Mitos, contudo, somente se enraízam se contarem com participação das sociedades nas quais eles se inscrevem. E o terreno para a satanização do comunismo era fértil, no país. Para as representações acerca da “ameaça vermelha”, uniram-se três matrizes ideológicas básicas e tradicionais: o catolicismo, o nacionalismo e o liberalismo. A Igreja Católica assumiu o embate como uma luta entre o bem e o mal, Cristo versus Anticristo, Roma versus Moscou, o poder da fé contra o comunismo ateu. Com certeza era a mais dedicada, a mais influente e melhor estruturada forma de ataque. Objetivava renovar a confiança e hegemonia no quadro político-social brasileiro que detinha em outras épocas. Muito abalada desde a Proclamação da República e seu distanciamento com o Estado, na luta anticomunista a Igreja correu atrás do prejuízo e mostrou a reafirmação do poder eclesiástico. Outra matriz importante foi o nacionalismo: centralizador e tradicional, foi originário de modelos conservadores do séc XIX. Enfatizava a defesa da ordem e a integração nacional, repudiava as posições internacionalistas dos comunistas (“o bolchevismo apátrida”) e, dentre seus membros, participavam militares das Forças Armadas e militantes da Ação Integralista Brasileira (AIB). O Liberalismo, por fim, acenava com a defesa dos princípios a propriedade privada e a democracia. Conseguiu contribuir com a propaganda anticomunista através de críticas ao intervencionismo estatal e a supressão de liberdades individuais. Como as liberdades individuais e coletivas costumam ser as primeiras vítimas dos regimes autoritários baseados no anticomunismo , a crítica liberal ao comunismo mostra claramente seus limites, e usualmente, constitui o menos significativo movimento contra o “mal vermelho”.

■ **Linhas de dados**
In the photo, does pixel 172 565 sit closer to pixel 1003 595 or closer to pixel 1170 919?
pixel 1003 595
--
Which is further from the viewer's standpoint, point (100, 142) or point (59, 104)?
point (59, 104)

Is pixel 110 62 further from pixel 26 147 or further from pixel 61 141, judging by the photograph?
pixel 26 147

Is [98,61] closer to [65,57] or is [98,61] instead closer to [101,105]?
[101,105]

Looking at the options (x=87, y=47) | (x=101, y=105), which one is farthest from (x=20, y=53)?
...
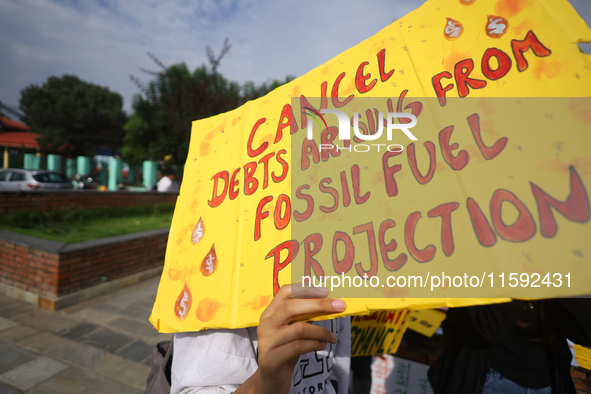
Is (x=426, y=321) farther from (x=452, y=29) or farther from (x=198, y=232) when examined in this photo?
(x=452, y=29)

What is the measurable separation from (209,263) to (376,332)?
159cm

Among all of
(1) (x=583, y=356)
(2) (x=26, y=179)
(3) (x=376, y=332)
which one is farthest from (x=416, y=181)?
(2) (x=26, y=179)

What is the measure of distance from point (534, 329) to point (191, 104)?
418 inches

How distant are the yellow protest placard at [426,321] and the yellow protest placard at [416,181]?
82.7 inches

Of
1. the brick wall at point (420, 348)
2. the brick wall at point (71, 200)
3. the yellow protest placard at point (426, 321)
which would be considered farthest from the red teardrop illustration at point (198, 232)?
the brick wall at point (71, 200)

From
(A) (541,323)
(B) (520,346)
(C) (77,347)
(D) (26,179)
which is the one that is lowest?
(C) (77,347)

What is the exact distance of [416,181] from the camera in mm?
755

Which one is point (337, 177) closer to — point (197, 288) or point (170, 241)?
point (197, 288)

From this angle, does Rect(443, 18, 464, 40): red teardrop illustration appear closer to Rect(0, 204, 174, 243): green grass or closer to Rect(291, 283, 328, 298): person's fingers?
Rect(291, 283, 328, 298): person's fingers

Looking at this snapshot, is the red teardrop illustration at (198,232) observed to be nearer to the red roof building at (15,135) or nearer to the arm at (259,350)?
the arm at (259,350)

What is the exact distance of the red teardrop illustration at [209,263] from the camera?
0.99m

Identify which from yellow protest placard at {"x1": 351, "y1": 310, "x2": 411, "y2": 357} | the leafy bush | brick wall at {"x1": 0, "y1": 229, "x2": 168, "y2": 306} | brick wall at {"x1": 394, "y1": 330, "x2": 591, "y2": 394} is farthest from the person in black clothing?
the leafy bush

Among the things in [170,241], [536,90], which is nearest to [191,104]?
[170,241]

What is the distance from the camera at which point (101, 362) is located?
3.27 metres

■ **Requisitos**
• a. Segundo o texto extraído, quais são as três matrizes ideológicas que se uniram nas representações da "ameaça vermelha"?
• b. Copie fielmente as linhas das entradas que vão da que contém "What is the distance" até a que contém "3.27 metres", ambas incluídas.

■ **Lista de respostas**
• a. O catolicismo, o nacionalismo e o liberalismo.

• b.
What is the distance from the camera at which point (101, 362) is located?
3.27 metres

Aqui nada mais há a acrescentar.